Ironically, policies like the president’s proposed rule may not be the most effective way to reduce carbon emissions anyway:
- By raising energy prices and stunting economic growth, less wealth will be available to develop and consume innovative technologies that allow fossil fuels to be burned more cleanly, or wind and solar to produce power more efficiently, or battery systems to store energy more effectively. It is no coincidence that between 1980 and 2012 America’s GDP soared by 133 percent and aggregate emissions of the six common pollutants plummeted by 67 percent – all while population, energy consumption, and vehicle miles traveled rose.
- Europe’s experience demonstrates that the flexibility the president offers to the states to comply with the rule may do little to reduce carbon emissions. According to the Manhattan Institute report: “For its higher electricity costs, Europe has not received the benefit of higher carbon-emissions reductions: between 2005 and 2012, U.S. carbon dioxide emissions fell more than those of the EU did. Furthermore, in 2012, Germany’s carbon dioxide emissions actually rose by 1.3 percent over 2011 levels, while U.S. emissions fell by 3.9 percent.”
- The U.S. Chamber of Commerce predicted that the U.S. experience could closely follow Europe’s if an aggressive carbon emissions scheme targeting coal-fired power plants is implemented – incurring substantial costs in return for negligible environmental benefits.
The only certain beneficiaries of the president’s proposed rule and his larger regulatory war on fossil fuels are likely to be the green energy venture capitalists and major political contributors to Democratic campaigns. Many of them have passed through the revolving door of the Obama administration, influencing the government’s anti-fossil fuel policies before returning to the private sector to profit from them.
Tom Steyer, a billionaire venture capitalist, has committed $100 million to defeat congressional candidates who support fossil fuels so Congress will pass policies that support his green energy investments in the future. It is no surprise that Steyer made millions off of fossil fuels before turning his fire against them.
Senate Democrats Protect the President’s Anti-Fossil Fuel Agenda
Democrats have used their control of the Senate to protect the president’s anti-fossil fuel agenda. Last month, Senate Republicans sought votes on amendments to approve energy projects like the Keystone XL pipeline that are being blocked by the president. Democrats voted against a Republican motion to make room on the amendment tree for legislation offered by Senator McConnell that would prevent the administration from imposing unworkable carbon emissions reductions on new and existing coal-fired power plants. Even energy-state Democrats sided with their party leadership instead of their constituents.

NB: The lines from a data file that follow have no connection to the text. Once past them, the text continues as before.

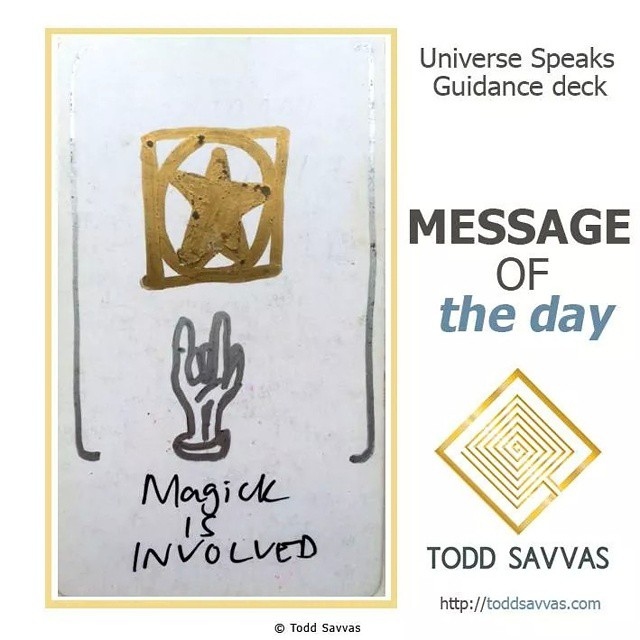"""Today's message is the affirmation that your intentions and magickal desires were successfully sent out into the Universe days ago. What do you observe?  MESSAGE OF THE DAY: """"MAGICK IS INVOLVED""""  Whatever is happening for you today is a direct response to the past few days of mental streamlining, exercising and auditing.  You can continue to amplify this energy today by consciously doing something magickal. Setting an intention. Lighting a candle. Burning some incense. Whatever feels appropriate to you, for you, will be a wonderful way to tune into the abundant energy on offer.  Magick is having an effect on your life today. So, make sure it's working for you.  Find more posts, rituals and information on private sessions on my website.  http://facebook.com/ToddSavvasTeaching  Let Todd know how this applies to you in the comments below :) #magick #spirit #source #consciousness #universe #astrology #tarot #intention #incense #mind #wonder #happiness #joy #meditation #occult #occultism #wicca #witchcraft #mysticism #egypt #gods #goddesses #oprah #ellen #toddsavvas #psychic #sage #HEALER"""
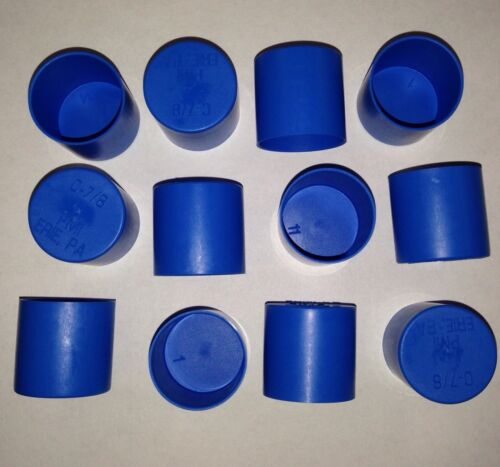 Propane Tank P.O.L. Fitting End Cap, Dust, Rain, Weather Plastic Cap Lot Of 12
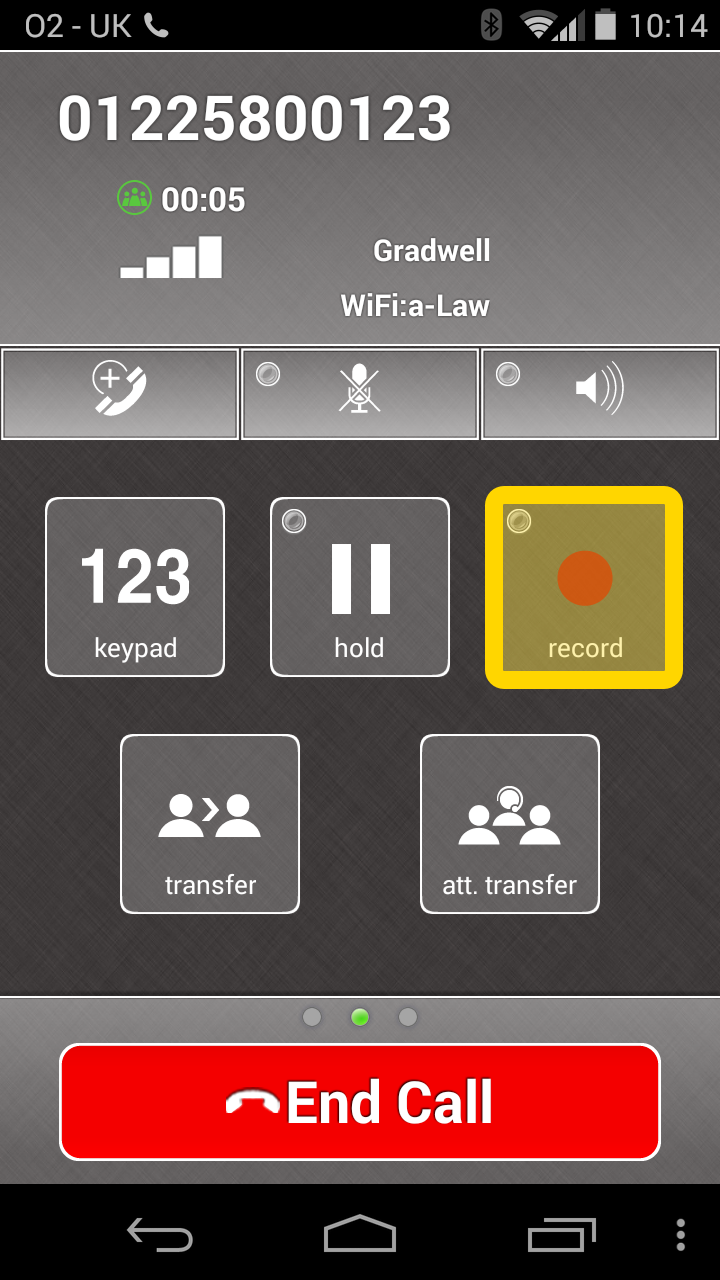 Call Recording Using Gradwell Softphone Gradwell Service And Support
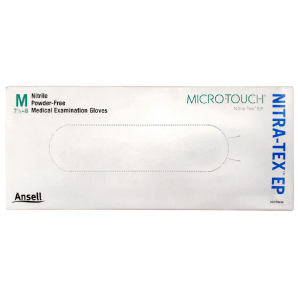 MICRO-TOUCH Nitra-Tex EP nitrile gloves size M, powder-free (100 pieces)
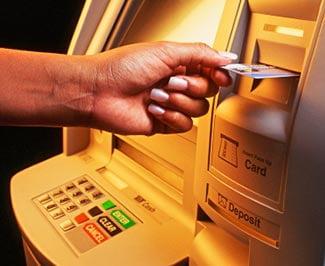 Cum va recuperati banii pierduti in urma fraudarii cardurilor?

Democrats block McConnell Amendment 3013
Since 2009, the president and congressional Democrats have promoted spending, regulatory, and policy steps to reduce U.S. carbon emissions in the name of tackling climate change. They have tried to exploit federal power to shape the U.S. marketplace to give “green” energy an advantage over conventional fuels, while dismissing Republican proposals that would have advanced both.
Republicans will keep working to support energy sources that provide Americans with economic and social benefits. But energy-state Democrats must join Republicans in their fight against the administration’s policies. They must force the president to retreat from his regulatory war on fossil fuels. Anything less is just playing politics with the energy needs of average Americans.